- **Task item**
Return exactly the span that opens with the line containing "genus: Acanthisitta" and closes with the final line of the records, both included.

- **Records for processing**
---*---

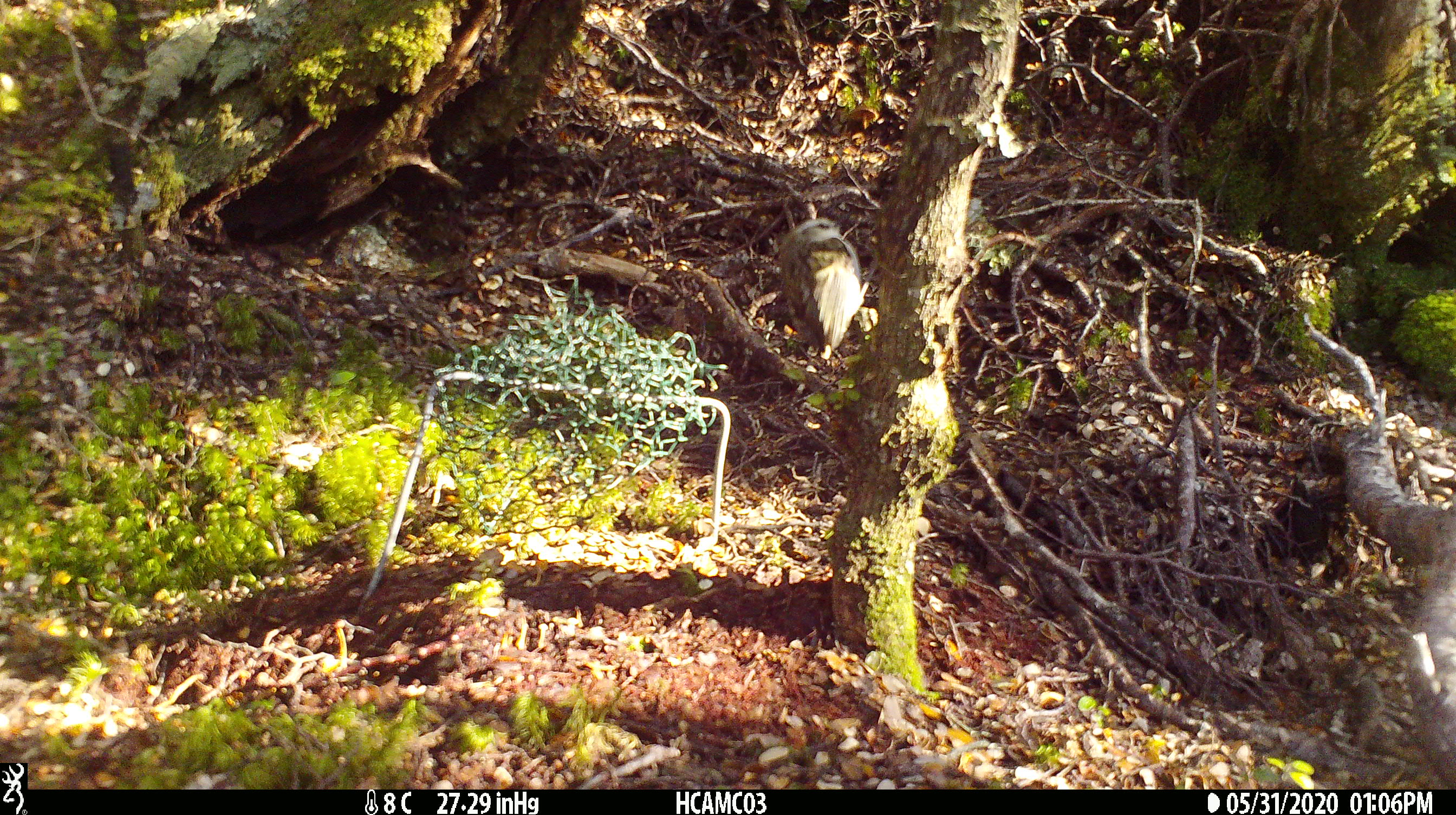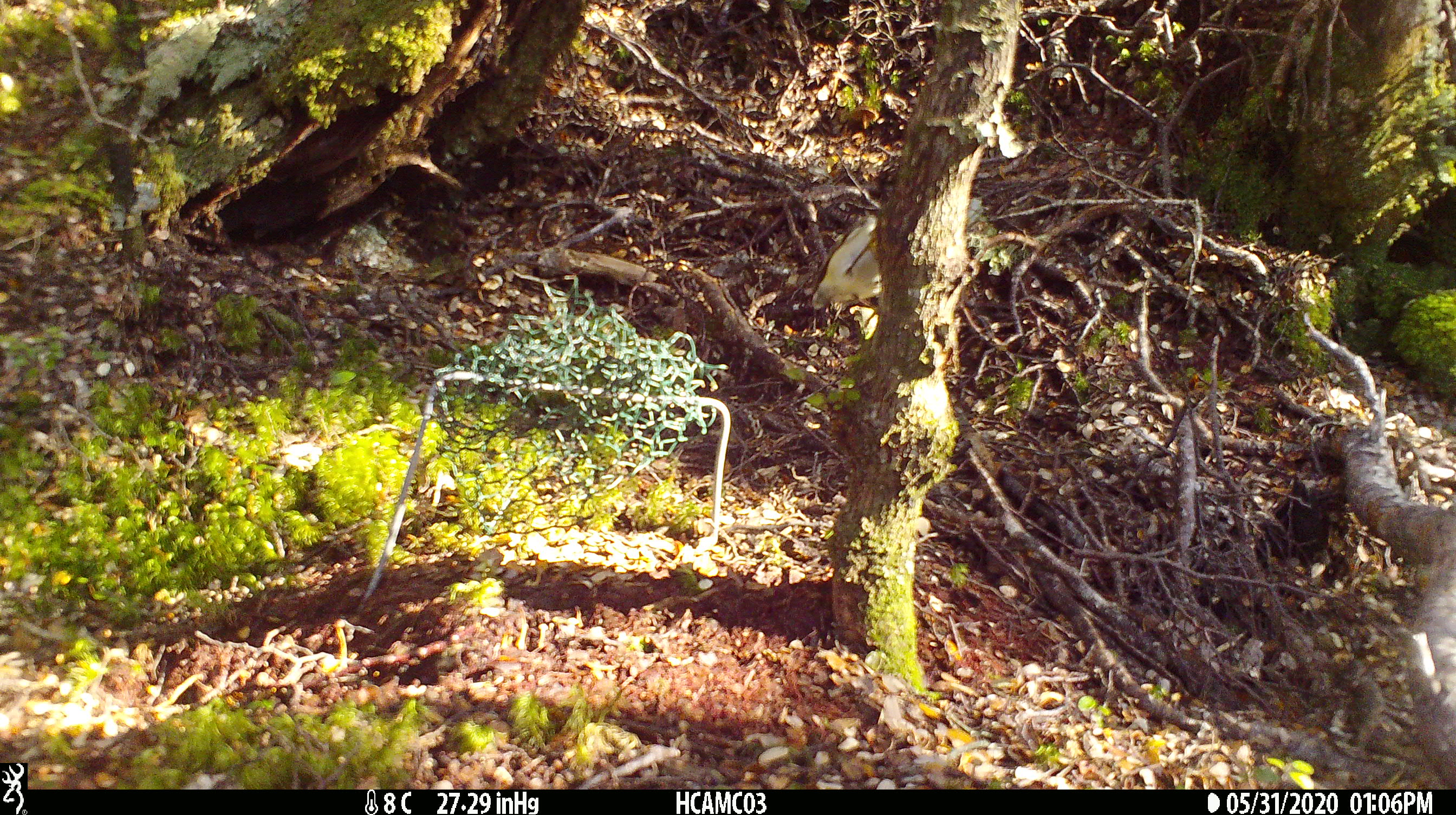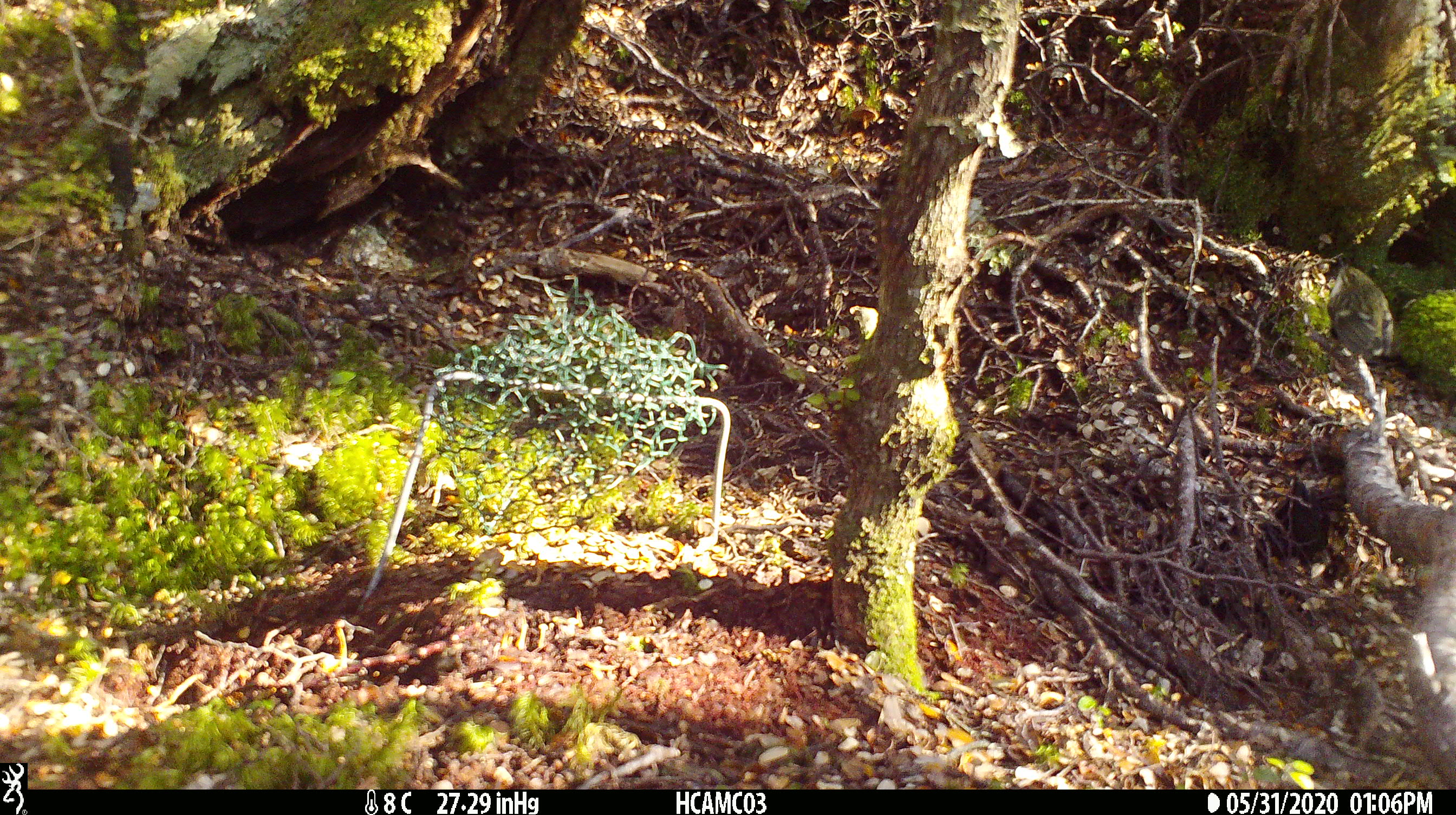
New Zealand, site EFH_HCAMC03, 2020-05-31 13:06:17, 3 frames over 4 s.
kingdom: Animalia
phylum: Chordata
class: Aves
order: Passeriformes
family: Acanthisittidae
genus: Acanthisitta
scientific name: Acanthisitta chloris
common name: rifleman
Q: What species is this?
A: Rifleman (Acanthisitta chloris).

---*---

- **Answer to this exercise**
genus: Acanthisitta
scientific name: Acanthisitta chloris
common name: rifleman
Q: What species is this?
A: Rifleman (Acanthisitta chloris).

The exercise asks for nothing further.